Re: Optimize SnapBuildPurgeOlderTxn: use in-place compaction instead of temporary array

From: Xuneng Zhou <xunengzhou(at)gmail(dot)com>
To: Masahiko Sawada <sawada(dot)mshk(at)gmail(dot)com>, Michael Paquier <michael(at)paquier(dot)xyz>
Cc: Kirill Reshke <reshkekirill(at)gmail(dot)com>, pgsql-hackers <pgsql-hackers(at)lists(dot)postgresql(dot)org>
Subject: Re: Optimize SnapBuildPurgeOlderTxn: use in-place compaction instead of temporary array
Date: 2025-10-23 08:17:44
Message-ID: CABPTF7X3w9zQbkakb9BmhVU1j0RNs4BoOr1sw9h0d=PU+WLm1Q@mail.gmail.com
Views: Whole Thread | Raw Message | Download mbox | Resend email
Thread:
Lists: pgsql-hackers

Hi Sawada-san, Michael,

Thanks for your comments on this patch.

On Thu, Oct 23, 2025 at 8:28 AM Masahiko Sawada <sawada(dot)mshk(at)gmail(dot)com> wrote:
>
> On Mon, Oct 20, 2025 at 11:13 PM Xuneng Zhou <xunengzhou(at)gmail(dot)com> wrote:
> >
> > Hi,
> >
> > Thanks for looking into this.
> >
> > On Tue, Oct 21, 2025 at 1:05 PM Kirill Reshke <reshkekirill(at)gmail(dot)com> wrote:
> > >
> > > On Tue, 21 Oct 2025 at 04:31, Michael Paquier <michael(at)paquier(dot)xyz> wrote:
> > > >
> > > > On Sat, Oct 18, 2025 at 01:59:40PM +0500, Kirill Reshke wrote:
> > > > > Indeed, these changes look correct.
> > > > > I wonder why b89e151054a0 did this place this way, hope we do not miss
> > > > > anything here.
****************************************
— What you will do —
- A) Repeat the stretch of the mailing-list message from "Thanks for your" through "looking into this." word for word.
- B) Answer these questions about the mailing-list message:
(i) Who sent the message?
(ii) What date and time does its Date line give?
(iii) Which commit does Kirill Reshke wonder about in the quoted reply?
- C) Resume the mailing-list message about optimizing SnapBuildPurgeOlderTxn after its last line.
This data comes from a separate source and has no connection to the mailing-list message.

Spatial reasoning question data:
****************************************
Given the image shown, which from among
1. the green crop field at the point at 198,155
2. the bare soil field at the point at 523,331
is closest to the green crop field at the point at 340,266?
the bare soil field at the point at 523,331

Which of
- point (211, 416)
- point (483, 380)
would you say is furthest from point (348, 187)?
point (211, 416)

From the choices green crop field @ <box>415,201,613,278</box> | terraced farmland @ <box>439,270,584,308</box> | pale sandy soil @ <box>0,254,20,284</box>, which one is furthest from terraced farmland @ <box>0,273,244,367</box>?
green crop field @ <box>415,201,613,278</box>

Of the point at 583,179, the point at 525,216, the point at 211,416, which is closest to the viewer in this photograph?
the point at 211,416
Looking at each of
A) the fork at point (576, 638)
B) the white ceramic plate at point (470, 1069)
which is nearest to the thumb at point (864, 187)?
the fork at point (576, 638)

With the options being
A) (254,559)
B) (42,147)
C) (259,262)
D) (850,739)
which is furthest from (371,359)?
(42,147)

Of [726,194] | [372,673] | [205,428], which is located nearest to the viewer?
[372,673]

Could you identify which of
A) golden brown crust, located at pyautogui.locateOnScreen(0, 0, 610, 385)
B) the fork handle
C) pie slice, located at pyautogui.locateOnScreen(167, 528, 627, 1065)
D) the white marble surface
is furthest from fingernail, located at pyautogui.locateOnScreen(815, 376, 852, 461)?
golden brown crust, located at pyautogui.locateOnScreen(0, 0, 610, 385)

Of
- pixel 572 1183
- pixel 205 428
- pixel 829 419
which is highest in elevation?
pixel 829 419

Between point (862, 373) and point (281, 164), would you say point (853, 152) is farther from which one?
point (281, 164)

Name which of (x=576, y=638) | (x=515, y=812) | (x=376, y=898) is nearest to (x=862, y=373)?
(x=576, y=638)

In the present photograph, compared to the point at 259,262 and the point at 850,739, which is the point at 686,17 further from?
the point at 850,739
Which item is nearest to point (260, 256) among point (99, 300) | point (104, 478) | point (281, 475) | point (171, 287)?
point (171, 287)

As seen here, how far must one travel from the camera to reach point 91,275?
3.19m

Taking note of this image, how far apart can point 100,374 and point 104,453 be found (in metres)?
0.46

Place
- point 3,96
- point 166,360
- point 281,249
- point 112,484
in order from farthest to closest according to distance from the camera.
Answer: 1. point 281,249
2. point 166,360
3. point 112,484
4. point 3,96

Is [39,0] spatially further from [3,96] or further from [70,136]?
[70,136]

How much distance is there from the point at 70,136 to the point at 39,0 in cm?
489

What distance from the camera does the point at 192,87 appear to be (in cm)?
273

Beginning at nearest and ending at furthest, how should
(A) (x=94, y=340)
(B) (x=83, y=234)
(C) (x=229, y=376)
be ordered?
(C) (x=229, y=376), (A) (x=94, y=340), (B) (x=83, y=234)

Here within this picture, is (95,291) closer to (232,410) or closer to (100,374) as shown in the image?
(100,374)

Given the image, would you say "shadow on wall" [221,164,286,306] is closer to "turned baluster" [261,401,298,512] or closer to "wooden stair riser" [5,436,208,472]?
****************************************
— Results —
- A)
Thanks for your comments on this patch.

On Thu, Oct 23, 2025 at 8:28 AM Masahiko Sawada <sawada(dot)mshk(at)gmail(dot)com> wrote:
>
> On Mon, Oct 20, 2025 at 11:13 PM Xuneng Zhou <xunengzhou(at)gmail(dot)com> wrote:
> >
> > Hi,
> >
> > Thanks for looking into this.

- B)
(i) Xuneng Zhou
(ii) 2025-10-23 08:17:44
(iii) b89e151054a0

- C)
> > > >
> > > > Perhaps a lack of time back in 2014? It feels like an item where we
> > > > would need to research a bit some of the past threads, and see if this
> > > > has been discussed, or if there were other potential alternatives
> > > > discussed. This is not saying that what you are doing in this
> > > > proposal is actually bad, but it's a bit hard to say what an
> > > > "algorithm" should look like in this specific code path with XID
> > > > manipulations. Perhaps since 2014, we may have other places in the
> > > > tree that share similar characteristics as what's done here.
> > > >
> > > > So it feels like this needs a bit more historical investigation first,
> > > > rather than saying that your proposal is the best choice on the table.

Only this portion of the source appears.